- The Art of Manliness - http://www.artofmanliness.com -
Be Clutch, Don’t Choke: How to Thrive in High Pressure Situations (Part I)
Posted By Brett & Kate McKay On June 28, 2011 @ 11:46 pm In A Man's Life,Personal Development | 23 Comments
The score is tied up. Only a second is left on the clock. A state championship is on the line. You step up to the foul line, dribble the ball a few times, take a deep breath, and then–swish–sink the foul shot that wins the game. That’s clutch.
Your co-worker has been preparing a pitch presentation for a potentially huge client for months. On the day of the presentation, he gets food poisoning and can’t do it. Your boss asks you to step in and give the presentation instead. You only have a few hours to immerse yourself in the materials. But come presentation time, you knock the socks off the client and get the deal. That’s clutch too.
One thing that separates great men from the mediocre is their ability to thrive in high-pressure situations. Instead of cracking under the stress, they become stronger. By stepping up and performing when when the chips are down, these men engender the confidence and trust of others, achieve and accomplish great feats, and build their legacy. 

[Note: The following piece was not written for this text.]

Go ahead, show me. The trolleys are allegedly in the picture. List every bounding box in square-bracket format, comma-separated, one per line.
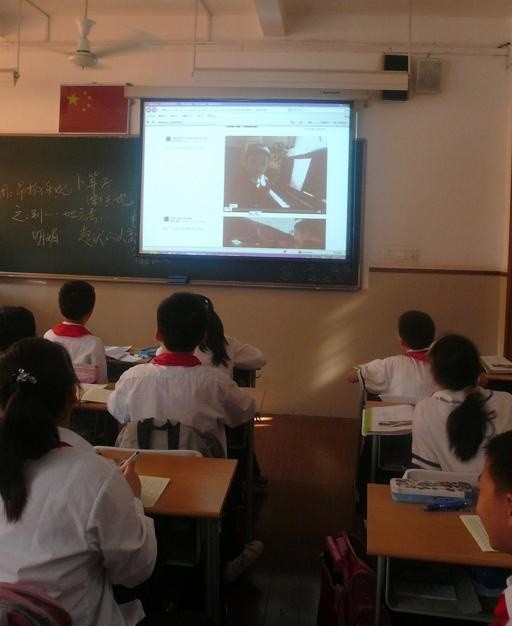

While we may never lead troops through a decisive battle or kick a game winning field goal, our ability to thrive under pressure is essential to our success as men. It’s usually those clutch moments when everything is on the line, that make or break a man’s progress. Will he rise to the next level or languish in obscurity?
When you’re in school, it doesn’t matter how well you do on your homework; if you can’t perform come exam time, you’re sunk. When a promotion evaluation comes your way, what do you think your boss will remember the most? All the times you’ve been reliable when the pressure was off, or the moments you crumbled when it really mattered?
Many people think that being clutch in high-pressure situations is some sort of innate talent that some people have and others don’t. Or that when someone pulls off an unlikely save, it simply came down to luck. The reality is that with a little work and discipline, anybody can become clutch.
The tactics you use to prevent choking under pressure vary depending on the mission you’re trying to accomplish and the particular mental faculties the task requires. The majority of situations can be broken into two categories: ones that primarily call upon your working memory, and those that primarily call upon your procedural memory. In this two-part series, we’ll explore both of these situations, the specific tactics needed to be clutch in each, as well as strategies for dealing with both kinds of challenges.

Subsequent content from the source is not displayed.